| Records of scene-based questions |

···

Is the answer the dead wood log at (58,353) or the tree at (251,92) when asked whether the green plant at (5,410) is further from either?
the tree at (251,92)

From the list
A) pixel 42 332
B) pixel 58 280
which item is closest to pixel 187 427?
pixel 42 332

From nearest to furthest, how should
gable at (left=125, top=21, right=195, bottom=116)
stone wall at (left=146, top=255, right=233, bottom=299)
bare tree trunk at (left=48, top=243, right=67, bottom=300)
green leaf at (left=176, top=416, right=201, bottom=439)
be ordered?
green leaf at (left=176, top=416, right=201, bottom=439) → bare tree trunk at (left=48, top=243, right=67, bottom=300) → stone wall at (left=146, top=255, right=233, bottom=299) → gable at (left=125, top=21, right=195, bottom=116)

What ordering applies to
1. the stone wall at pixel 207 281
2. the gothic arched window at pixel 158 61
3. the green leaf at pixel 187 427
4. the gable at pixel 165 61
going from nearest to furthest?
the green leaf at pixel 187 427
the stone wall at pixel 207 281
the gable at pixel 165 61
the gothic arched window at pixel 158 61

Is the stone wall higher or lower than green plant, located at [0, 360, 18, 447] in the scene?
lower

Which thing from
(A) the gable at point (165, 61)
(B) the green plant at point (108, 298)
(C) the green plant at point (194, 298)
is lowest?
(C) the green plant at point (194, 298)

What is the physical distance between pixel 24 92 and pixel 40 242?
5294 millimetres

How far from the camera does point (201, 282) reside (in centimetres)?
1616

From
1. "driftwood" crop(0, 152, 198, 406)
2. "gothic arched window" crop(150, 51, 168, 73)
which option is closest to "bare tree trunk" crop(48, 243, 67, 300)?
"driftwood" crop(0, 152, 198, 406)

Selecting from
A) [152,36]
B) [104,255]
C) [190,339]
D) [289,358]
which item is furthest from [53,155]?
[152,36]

···

| TASK DIRECTIONS |
Locate the line that contains "Which thing from", then please quote it and every line after it to the end of the entries above, exactly and with nothing else.

| SOLUTION FOR THIS PROBLEM |
Which thing from
(A) the gable at point (165, 61)
(B) the green plant at point (108, 298)
(C) the green plant at point (194, 298)
is lowest?
(C) the green plant at point (194, 298)

What is the physical distance between pixel 24 92 and pixel 40 242?
5294 millimetres

How far from the camera does point (201, 282) reside (in centimetres)?
1616

From
1. "driftwood" crop(0, 152, 198, 406)
2. "gothic arched window" crop(150, 51, 168, 73)
which option is closest to "bare tree trunk" crop(48, 243, 67, 300)?
"driftwood" crop(0, 152, 198, 406)

Selecting from
A) [152,36]
B) [104,255]
C) [190,339]
D) [289,358]
which item is furthest from [53,155]?
[152,36]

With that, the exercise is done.